Это правда, у них было заведено – коды защиты всегда вводила Брита, Грета же не афишировала своего знания и прикрывалась прекрасной легендой о том, что никак не запоминает эти абракадабры. Это давало возможность бесконтрольно, не отмечаясь в службе защиты, приходить Брите в лабораторию в то время как Грета изо всех сил изображала их обоюдное обучение у модуса.

Грета фыркнула: – ну уж, небольшая заслуга бесполезный набор знаков вызубрить – «а фэ четыре е», корень из двух! – Грета нарочно воспроизвела два отрывка из кода и Брита поняла, что этой ночью Грете пришлось вспомнить не только эти отрывки. Но зачем?!

– Может там инкубаторы взбесились? – хохотнула Грета, – решили покончить собой из-за собственного к себе презрения?

У Бриты глаза заполнили все лицо, она не верила своим ушам. Это что же, Грете понадобился инкубатор? Ночью?! Неужели нельзя было подождать и так не рисковать – за два месяца до срока, когда у Светки должен будет.. должен …выйти плод, они бы что-нибудь бы придумали!

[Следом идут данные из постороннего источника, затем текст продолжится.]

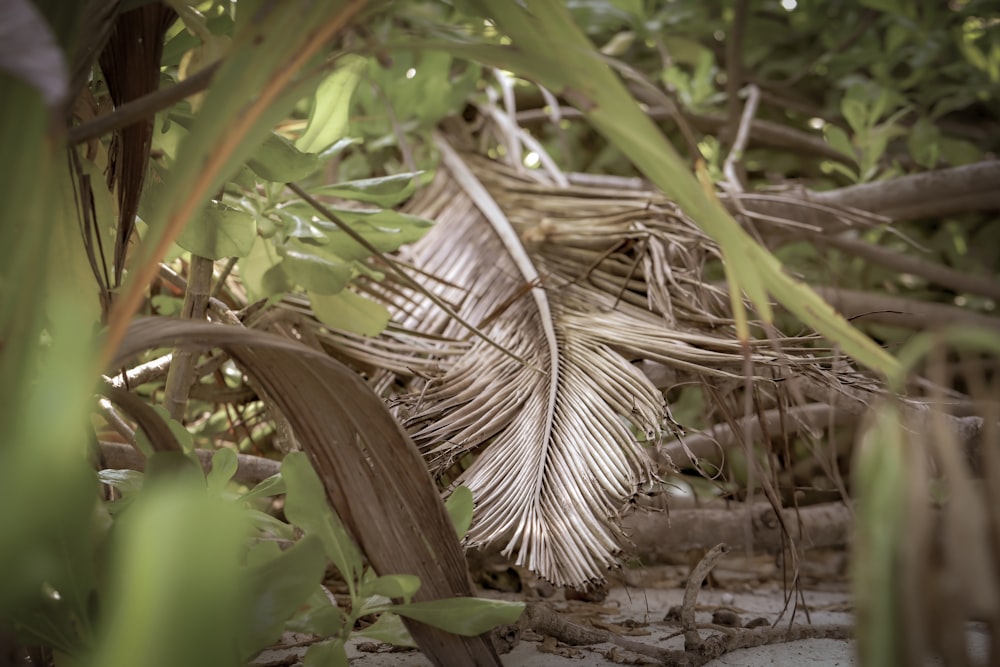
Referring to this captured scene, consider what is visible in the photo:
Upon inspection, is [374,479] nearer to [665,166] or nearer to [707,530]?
[665,166]

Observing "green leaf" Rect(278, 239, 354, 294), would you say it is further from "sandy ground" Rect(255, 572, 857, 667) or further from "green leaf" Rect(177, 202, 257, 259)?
"sandy ground" Rect(255, 572, 857, 667)

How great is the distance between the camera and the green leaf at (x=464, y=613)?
1.38 ft

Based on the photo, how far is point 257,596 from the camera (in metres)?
0.38

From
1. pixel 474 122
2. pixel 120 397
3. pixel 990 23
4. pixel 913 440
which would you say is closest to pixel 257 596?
pixel 120 397

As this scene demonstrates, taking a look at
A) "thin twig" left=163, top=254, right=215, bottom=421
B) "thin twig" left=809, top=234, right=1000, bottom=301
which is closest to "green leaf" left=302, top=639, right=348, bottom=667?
"thin twig" left=163, top=254, right=215, bottom=421

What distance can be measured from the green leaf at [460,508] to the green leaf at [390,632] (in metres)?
0.06

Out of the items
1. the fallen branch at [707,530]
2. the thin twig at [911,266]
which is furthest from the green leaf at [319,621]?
the thin twig at [911,266]

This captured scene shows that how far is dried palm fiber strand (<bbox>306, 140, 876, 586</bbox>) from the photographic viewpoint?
521mm

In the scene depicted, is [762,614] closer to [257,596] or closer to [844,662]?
[844,662]

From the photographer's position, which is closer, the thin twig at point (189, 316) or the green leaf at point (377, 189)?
the thin twig at point (189, 316)

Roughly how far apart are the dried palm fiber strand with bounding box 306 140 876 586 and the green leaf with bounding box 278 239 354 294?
81 millimetres

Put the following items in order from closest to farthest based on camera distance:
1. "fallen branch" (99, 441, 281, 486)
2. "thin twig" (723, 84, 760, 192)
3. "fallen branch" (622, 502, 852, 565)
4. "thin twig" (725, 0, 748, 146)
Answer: "fallen branch" (99, 441, 281, 486) < "fallen branch" (622, 502, 852, 565) < "thin twig" (723, 84, 760, 192) < "thin twig" (725, 0, 748, 146)

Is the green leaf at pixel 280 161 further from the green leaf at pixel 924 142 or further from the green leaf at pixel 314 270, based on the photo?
the green leaf at pixel 924 142

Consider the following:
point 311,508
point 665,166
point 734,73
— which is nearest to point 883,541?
point 665,166
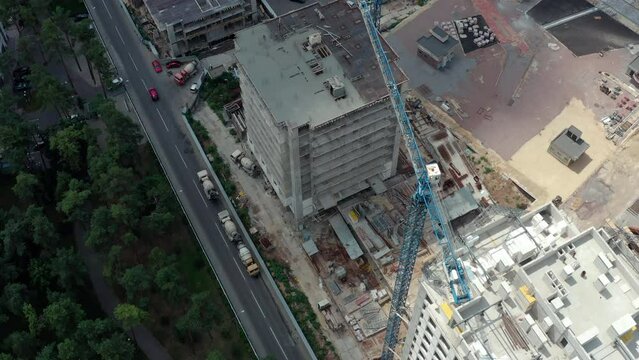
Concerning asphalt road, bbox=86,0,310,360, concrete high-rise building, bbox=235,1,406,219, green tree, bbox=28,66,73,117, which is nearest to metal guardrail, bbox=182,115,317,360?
asphalt road, bbox=86,0,310,360

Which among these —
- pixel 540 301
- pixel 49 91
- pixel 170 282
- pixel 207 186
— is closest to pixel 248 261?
pixel 170 282

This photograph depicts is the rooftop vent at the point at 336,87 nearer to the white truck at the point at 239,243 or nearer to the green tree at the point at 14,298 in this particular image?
the white truck at the point at 239,243

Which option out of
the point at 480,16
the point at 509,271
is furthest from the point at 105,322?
the point at 480,16

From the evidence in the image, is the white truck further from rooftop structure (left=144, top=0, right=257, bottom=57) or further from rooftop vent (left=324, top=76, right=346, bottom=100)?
rooftop structure (left=144, top=0, right=257, bottom=57)

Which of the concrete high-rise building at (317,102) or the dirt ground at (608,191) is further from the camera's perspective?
the dirt ground at (608,191)

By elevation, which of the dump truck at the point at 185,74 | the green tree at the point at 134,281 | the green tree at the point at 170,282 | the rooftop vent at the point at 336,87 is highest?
the dump truck at the point at 185,74

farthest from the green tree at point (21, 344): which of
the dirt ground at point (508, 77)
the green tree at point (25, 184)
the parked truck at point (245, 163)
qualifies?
the dirt ground at point (508, 77)
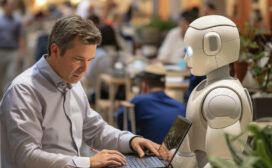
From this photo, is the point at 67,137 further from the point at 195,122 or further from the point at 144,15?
the point at 144,15

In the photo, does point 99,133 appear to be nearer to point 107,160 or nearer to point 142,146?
point 142,146

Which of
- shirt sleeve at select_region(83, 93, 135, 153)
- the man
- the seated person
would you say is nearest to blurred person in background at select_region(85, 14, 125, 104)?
the seated person

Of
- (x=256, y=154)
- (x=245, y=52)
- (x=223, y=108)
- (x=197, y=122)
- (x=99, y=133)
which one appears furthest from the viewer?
(x=245, y=52)

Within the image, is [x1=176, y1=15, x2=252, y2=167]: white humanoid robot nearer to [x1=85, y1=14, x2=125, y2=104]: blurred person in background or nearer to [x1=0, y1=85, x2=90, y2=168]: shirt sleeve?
[x1=0, y1=85, x2=90, y2=168]: shirt sleeve

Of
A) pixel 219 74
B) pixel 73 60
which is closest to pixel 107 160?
pixel 73 60

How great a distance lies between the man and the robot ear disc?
17.8 inches

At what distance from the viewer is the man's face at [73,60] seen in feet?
7.56

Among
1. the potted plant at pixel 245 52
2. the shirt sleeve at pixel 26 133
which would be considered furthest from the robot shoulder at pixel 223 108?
the potted plant at pixel 245 52

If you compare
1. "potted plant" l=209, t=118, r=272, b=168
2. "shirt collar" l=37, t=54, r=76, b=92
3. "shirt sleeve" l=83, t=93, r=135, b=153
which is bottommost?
"shirt sleeve" l=83, t=93, r=135, b=153

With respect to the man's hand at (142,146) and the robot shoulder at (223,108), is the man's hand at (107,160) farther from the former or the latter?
the robot shoulder at (223,108)

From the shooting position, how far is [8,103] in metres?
2.31

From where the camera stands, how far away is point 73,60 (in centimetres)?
232

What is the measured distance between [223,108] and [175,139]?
0.25 metres

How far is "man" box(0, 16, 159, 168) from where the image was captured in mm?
2219
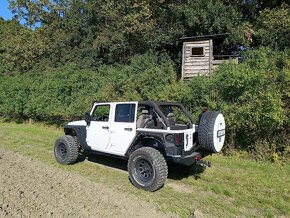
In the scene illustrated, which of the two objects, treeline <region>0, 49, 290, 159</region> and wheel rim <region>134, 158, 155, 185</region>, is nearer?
wheel rim <region>134, 158, 155, 185</region>

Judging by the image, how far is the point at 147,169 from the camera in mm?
5750

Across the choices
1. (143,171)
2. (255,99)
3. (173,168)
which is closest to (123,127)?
(143,171)

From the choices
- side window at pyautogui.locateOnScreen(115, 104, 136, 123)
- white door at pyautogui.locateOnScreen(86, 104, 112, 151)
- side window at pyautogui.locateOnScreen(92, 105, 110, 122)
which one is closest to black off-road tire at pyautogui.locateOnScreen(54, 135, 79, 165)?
white door at pyautogui.locateOnScreen(86, 104, 112, 151)

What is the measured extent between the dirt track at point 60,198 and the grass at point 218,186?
0.43 meters

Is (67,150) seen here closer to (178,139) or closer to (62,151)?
(62,151)

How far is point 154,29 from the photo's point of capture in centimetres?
2058

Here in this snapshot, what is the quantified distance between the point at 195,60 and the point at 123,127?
1252 cm

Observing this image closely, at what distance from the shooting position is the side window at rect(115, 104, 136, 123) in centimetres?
636

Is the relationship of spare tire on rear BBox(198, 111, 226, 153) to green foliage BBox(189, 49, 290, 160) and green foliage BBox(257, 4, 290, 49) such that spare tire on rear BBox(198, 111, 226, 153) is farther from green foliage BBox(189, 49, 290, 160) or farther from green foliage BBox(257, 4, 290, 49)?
green foliage BBox(257, 4, 290, 49)

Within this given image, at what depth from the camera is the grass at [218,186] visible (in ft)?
16.0

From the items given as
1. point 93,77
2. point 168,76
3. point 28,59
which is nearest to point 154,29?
point 93,77

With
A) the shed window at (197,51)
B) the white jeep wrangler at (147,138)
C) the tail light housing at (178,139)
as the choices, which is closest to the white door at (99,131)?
the white jeep wrangler at (147,138)

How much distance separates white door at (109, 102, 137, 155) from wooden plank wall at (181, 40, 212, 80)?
37.9 feet

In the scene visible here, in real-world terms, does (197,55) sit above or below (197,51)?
below
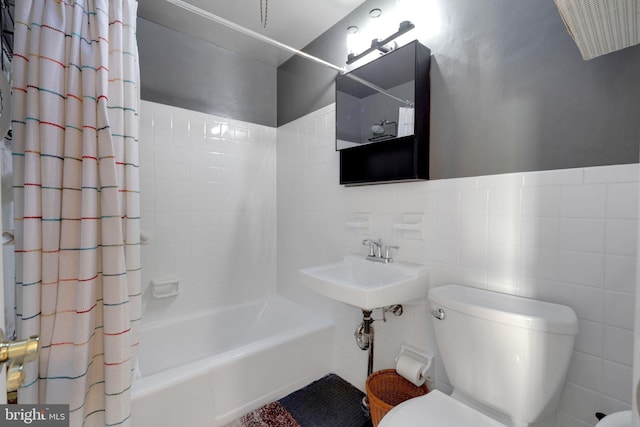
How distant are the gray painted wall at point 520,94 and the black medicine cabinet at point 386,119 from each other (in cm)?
8

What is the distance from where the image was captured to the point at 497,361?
0.94m

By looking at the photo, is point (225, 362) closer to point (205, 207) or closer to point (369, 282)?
point (369, 282)

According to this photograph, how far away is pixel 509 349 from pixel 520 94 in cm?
96

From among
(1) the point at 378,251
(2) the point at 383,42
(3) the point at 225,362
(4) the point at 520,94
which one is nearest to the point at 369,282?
(1) the point at 378,251

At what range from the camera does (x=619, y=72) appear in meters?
0.89

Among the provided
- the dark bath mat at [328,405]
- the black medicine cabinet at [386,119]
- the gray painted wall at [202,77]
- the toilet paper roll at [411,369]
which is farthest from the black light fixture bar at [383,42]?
the dark bath mat at [328,405]

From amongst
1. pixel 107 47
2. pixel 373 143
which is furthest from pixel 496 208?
pixel 107 47

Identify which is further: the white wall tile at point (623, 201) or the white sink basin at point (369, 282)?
the white sink basin at point (369, 282)

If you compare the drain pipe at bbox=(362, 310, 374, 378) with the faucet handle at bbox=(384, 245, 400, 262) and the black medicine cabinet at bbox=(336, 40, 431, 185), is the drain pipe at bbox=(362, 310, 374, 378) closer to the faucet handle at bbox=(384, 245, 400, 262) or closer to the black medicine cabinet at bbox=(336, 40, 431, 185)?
the faucet handle at bbox=(384, 245, 400, 262)

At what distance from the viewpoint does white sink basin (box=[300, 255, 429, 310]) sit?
1.18m

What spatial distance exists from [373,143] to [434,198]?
466mm

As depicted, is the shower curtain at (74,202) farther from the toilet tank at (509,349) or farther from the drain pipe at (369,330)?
the toilet tank at (509,349)

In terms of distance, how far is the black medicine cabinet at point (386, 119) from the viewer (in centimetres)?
137

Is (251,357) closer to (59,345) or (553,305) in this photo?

– Бред, – как выплюнула Брита, – шуточки твои как всегда омерзительны. Фу, – добавила она и демонстративно пошла в коридор. Омерзительны как твое чавкание.

Грета тоже вышла. Она видела, что Брита не поняла всего, что она хотела ей сказать, но как еще объяснить? Грета вернулась в свою комнату, взяла еще хрустяшек и снова вернулась к Брите в комнату. Брита стояла в коридоре у окна и пыталась обдумать ночное происшествие с учетом новых фактов. То, что со Светкой все в порядке было понятно просто из того, что Грета этой темы не касалась. Ну и хорошо… Только непонятно, зачем было так рисковать и почему нельзя было ее, Бриту предупредить.. Может, Грета переутомилась, она вчера уходила странная какая-то…Брита видела, как Грета зашла к ней в комнату и хихикая выскользнула из нее. Постояв еще немного, Брита вернулась.

На столе ифномодуса были рассыпаны те самые хрустяшки, которыми чавкала Грета. Брита уставилась на них с удивлением и краем глаза увидела в дверях подглядывающую Грету, которая вдруг захохотала в голос и убежала снова в свою комнату. Продолжая хихикать, она, будто себе под нос, злорадствовала: – Чавкание тебе не нравится, может, чавкать нечем? Ну, хоть несколько зубов, может, осталось? Вот тебе на каждый оставшийся зуб…

Брита вслушиваясь в предназначенное для нее бурчание, отметила, что хрустяшки рассыпаны неровной линией, а последние две лежат как бы отдельно. Та-а-к… Всего девять, семь и две, две раздавленные, остальные целые… Инкубаторы… девять…семь…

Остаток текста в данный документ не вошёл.